PROBLEM TO WORK ON — Return the data that follows, keeping every word and mark unchanged.

=== Begin Enclosure ===

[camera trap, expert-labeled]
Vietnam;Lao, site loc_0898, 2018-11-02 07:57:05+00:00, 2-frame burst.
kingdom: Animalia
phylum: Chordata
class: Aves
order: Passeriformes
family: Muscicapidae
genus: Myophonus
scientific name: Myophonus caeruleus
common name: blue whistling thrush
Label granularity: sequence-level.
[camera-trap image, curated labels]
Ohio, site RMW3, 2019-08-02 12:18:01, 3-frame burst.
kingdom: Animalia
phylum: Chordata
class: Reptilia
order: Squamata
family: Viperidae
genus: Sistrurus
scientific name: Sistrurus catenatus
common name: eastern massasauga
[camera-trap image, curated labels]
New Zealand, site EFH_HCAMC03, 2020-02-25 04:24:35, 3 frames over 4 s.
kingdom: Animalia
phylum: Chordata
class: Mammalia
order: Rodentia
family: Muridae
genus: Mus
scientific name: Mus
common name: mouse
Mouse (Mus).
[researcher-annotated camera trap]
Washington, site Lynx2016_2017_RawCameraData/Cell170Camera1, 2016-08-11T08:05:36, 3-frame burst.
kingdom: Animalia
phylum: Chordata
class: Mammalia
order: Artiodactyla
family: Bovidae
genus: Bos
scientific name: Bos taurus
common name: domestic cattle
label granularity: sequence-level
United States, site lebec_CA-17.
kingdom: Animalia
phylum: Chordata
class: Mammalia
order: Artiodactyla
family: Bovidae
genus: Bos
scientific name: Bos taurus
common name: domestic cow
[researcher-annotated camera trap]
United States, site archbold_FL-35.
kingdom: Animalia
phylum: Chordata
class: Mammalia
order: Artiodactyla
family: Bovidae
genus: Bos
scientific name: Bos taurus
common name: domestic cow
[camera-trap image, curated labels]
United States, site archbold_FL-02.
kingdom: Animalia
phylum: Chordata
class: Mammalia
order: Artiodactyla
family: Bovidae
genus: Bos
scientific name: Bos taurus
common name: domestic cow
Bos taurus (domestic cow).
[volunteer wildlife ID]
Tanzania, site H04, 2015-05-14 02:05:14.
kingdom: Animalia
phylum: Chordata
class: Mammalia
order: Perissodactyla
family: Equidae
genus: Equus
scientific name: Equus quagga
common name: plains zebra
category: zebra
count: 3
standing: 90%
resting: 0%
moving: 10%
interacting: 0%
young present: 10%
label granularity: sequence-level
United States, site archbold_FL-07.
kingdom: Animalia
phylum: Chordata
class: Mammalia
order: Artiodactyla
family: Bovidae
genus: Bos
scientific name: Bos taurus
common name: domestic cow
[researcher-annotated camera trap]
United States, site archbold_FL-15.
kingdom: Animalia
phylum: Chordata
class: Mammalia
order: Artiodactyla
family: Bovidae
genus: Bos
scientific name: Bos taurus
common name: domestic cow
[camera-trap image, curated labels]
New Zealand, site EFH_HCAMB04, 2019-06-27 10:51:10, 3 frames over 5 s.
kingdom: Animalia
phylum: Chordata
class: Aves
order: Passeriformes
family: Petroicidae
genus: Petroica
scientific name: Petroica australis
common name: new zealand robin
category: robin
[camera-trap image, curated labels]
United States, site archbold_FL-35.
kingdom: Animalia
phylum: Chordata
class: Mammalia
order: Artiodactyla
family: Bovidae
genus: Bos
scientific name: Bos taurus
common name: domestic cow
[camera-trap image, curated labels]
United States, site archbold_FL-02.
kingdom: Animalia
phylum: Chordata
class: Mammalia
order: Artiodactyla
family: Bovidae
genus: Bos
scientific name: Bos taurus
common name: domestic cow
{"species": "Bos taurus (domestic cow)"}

=== End Enclosure ===

TASK RESPONSE —
[camera trap, expert-labeled]
Vietnam;Lao, site loc_0898, 2018-11-02 07:57:05+00:00, 2-frame burst.
kingdom: Animalia
phylum: Chordata
class: Aves
order: Passeriformes
family: Muscicapidae
genus: Myophonus
scientific name: Myophonus caeruleus
common name: blue whistling thrush
Label granularity: sequence-level.
[camera-trap image, curated labels]
Ohio, site RMW3, 2019-08-02 12:18:01, 3-frame burst.
kingdom: Animalia
phylum: Chordata
class: Reptilia
order: Squamata
family: Viperidae
genus: Sistrurus
scientific name: Sistrurus catenatus
common name: eastern massasauga
[camera-trap image, curated labels]
New Zealand, site EFH_HCAMC03, 2020-02-25 04:24:35, 3 frames over 4 s.
kingdom: Animalia
phylum: Chordata
class: Mammalia
order: Rodentia
family: Muridae
genus: Mus
scientific name: Mus
common name: mouse
Mouse (Mus).
[researcher-annotated camera trap]
Washington, site Lynx2016_2017_RawCameraData/Cell170Camera1, 2016-08-11T08:05:36, 3-frame burst.
kingdom: Animalia
phylum: Chordata
class: Mammalia
order: Artiodactyla
family: Bovidae
genus: Bos
scientific name: Bos taurus
common name: domestic cattle
label granularity: sequence-level
United States, site lebec_CA-17.
kingdom: Animalia
phylum: Chordata
class: Mammalia
order: Artiodactyla
family: Bovidae
genus: Bos
scientific name: Bos taurus
common name: domestic cow
[researcher-annotated camera trap]
United States, site archbold_FL-35.
kingdom: Animalia
phylum: Chordata
class: Mammalia
order: Artiodactyla
family: Bovidae
genus: Bos
scientific name: Bos taurus
common name: domestic cow
[camera-trap image, curated labels]
United States, site archbold_FL-02.
kingdom: Animalia
phylum: Chordata
class: Mammalia
order: Artiodactyla
family: Bovidae
genus: Bos
scientific name: Bos taurus
common name: domestic cow
Bos taurus (domestic cow).
[volunteer wildlife ID]
Tanzania, site H04, 2015-05-14 02:05:14.
kingdom: Animalia
phylum: Chordata
class: Mammalia
order: Perissodactyla
family: Equidae
genus: Equus
scientific name: Equus quagga
common name: plains zebra
category: zebra
count: 3
standing: 90%
resting: 0%
moving: 10%
interacting: 0%
young present: 10%
label granularity: sequence-level
United States, site archbold_FL-07.
kingdom: Animalia
phylum: Chordata
class: Mammalia
order: Artiodactyla
family: Bovidae
genus: Bos
scientific name: Bos taurus
common name: domestic cow
[researcher-annotated camera trap]
United States, site archbold_FL-15.
kingdom: Animalia
phylum: Chordata
class: Mammalia
order: Artiodactyla
family: Bovidae
genus: Bos
scientific name: Bos taurus
common name: domestic cow
[camera-trap image, curated labels]
New Zealand, site EFH_HCAMB04, 2019-06-27 10:51:10, 3 frames over 5 s.
kingdom: Animalia
phylum: Chordata
class: Aves
order: Passeriformes
family: Petroicidae
genus: Petroica
scientific name: Petroica australis
common name: new zealand robin
category: robin
[camera-trap image, curated labels]
United States, site archbold_FL-35.
kingdom: Animalia
phylum: Chordata
class: Mammalia
order: Artiodactyla
family: Bovidae
genus: Bos
scientific name: Bos taurus
common name: domestic cow
[camera-trap image, curated labels]
United States, site archbold_FL-02.
kingdom: Animalia
phylum: Chordata
class: Mammalia
order: Artiodactyla
family: Bovidae
genus: Bos
scientific name: Bos taurus
common name: domestic cow
{"species": "Bos taurus (domestic cow)"}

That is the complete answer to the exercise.